Se esse tempo ainda não chegou, não me parece conveniente distorcer as coisas para, em nome da isonomia, agravar um estado de inconstitucionalidade.

A isonomia deveria ser invocada para igualar os trabalhadores rurais aos urbanos, exigindo de todos eles a devida contraprestação. A própria Constituição Federal unificou os dois regimes, urbano e rural, e os igualou. Então que a invocação do princípio da isonomia sirva para valorizar o próprio texto constitucional, aumentando o alcance de seu comando contributivo, e não diminuindo.

Querer, em nome da isonomia, dispensar agora a carência também do trabalhador urbano é “agravar indevidamente um estado de inconstitucionalidade”, teimando com o que a Constituição insiste em querer. Como se não bastassem os trabalhadores rurais, cuja exceção vem fundamentada numa particularidade da vida campesina, quer se fazer isso também com trabalhador urbano, contrariando mais e mais a Constituição, e invocando a isonomia para servir no caminho diametralmente inverso.

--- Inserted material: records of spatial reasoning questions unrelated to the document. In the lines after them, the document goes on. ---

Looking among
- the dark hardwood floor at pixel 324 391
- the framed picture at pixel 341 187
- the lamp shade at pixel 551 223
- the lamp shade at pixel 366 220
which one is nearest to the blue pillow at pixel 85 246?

E por falar sobre exceção, sobre casos particulares e tudo mais, é regra de hermenêutica básica que as normas excepcionais sejam interpretadas restritivamente. A possiblidade de aposentadoria ao trabalhador rural sem contribuição é, de fato, uma exceção, e das maiores. Não se trata, contudo, de mera “vírgula” a permitir outras reconstruções interpretativas. A Constituição exige uma forma previdenciária contributiva na essência, e minimizar essa intelecção, sobretudo para fazer crescer as exceções, é descumpri-la. A regra previdenciária é contributiva, e repetir isso não é exagero.

Conclui-se, portanto, que a única hipótese de emprego para o novo artigo 48, § 3º da LBPS é mesmo nos casos dos trabalhadores ainda rurais, já que, conforme a lei, trata-se mesmo de uma aposentadoria por idade rural, e não urbana. Esse é o sentido constitucional da interpretação, onde a recíproca, isto é, uma aposentadoria urbana com cômputo rural, não é possível.


Referências Bibliográficas

CUNHA JUNIOR, Dirley da. Curso de Direito Constitucional. 4ª Ed. Salvador: Juspodivm, 2010.

LAZZARI, João Batista; CASTRO, Carlos Alberto Pereira de. Manual de Direito Previdenciário. 3º Ed. São Paulo: Saraiva, 2008.

ALEXANDRINO, Marcelo; PAULO, Vicente. Controle de Constitucionalidade. 9ª Edição. São Paulo: Método, 2010.


Notas

1 De minha parte penso, com enfoque em uma verdadeira interpretação constitucional, que nem mesmo o segurado especial está dispensado de contribuição. Essa conclusão me foi despertada pelas pertinentes colocações do estudioso colega Vinícius de Lacerda Aleodim Campos, um perspicaz jurista. Hoje adiro àquele alerta que sua leitura me trouxe. O artigo 39 da Lei 8.213/91 inaugurou hipótese de “isenção” sem autorização constitucional, incorrendo em inconstitucionalidade. Veja que a redação do artigo 195, § 8º da CF/88 diz que os segurados especiais contribuirão e farão jus ao benefício. Veja que existe uma relação causa e efeito. Eles contribuirão para a seguridade (...) e farão jus ao benefício. A CF/88 não faculta a contribuição. A redação é clara. Deveria mesmo o segurado especial ficar sem contribuir? A regra de transição do artigo 143 foi uma excelente passagem entre os regimes e abrandou, com parcimônia, a vinda de um tempo constitucional novo, com contribuição obrigatória. O fim de sua vigência não deveria, por “arrastamento”, acabar também com a hipótese do artigo 39 da LBPS? Argumentos sociais? Fica a reflexão.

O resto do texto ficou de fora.